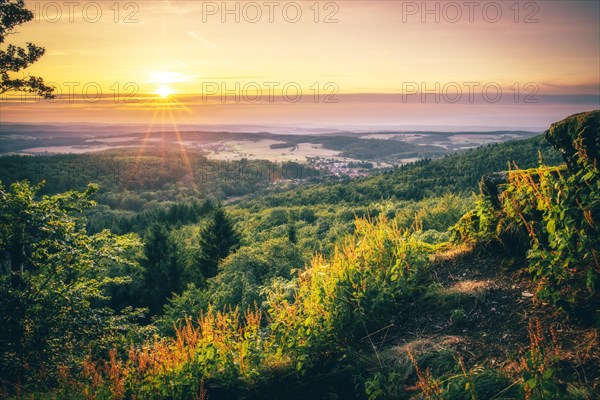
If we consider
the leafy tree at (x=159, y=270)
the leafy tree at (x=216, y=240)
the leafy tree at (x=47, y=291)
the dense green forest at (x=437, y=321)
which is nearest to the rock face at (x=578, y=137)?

☆ ☆ ☆ ☆ ☆ ☆ ☆

- Given instruction:
Output every line of the records above as a Markdown table with the columns Row and Line. Leave out blank lines and the pictures.

- Output of the task:
| Row | Line |
|---|---|
| 1 | If we consider |
| 2 | the leafy tree at (x=159, y=270) |
| 3 | the leafy tree at (x=216, y=240) |
| 4 | the leafy tree at (x=47, y=291) |
| 5 | the dense green forest at (x=437, y=321) |
| 6 | which is nearest to the rock face at (x=578, y=137)? |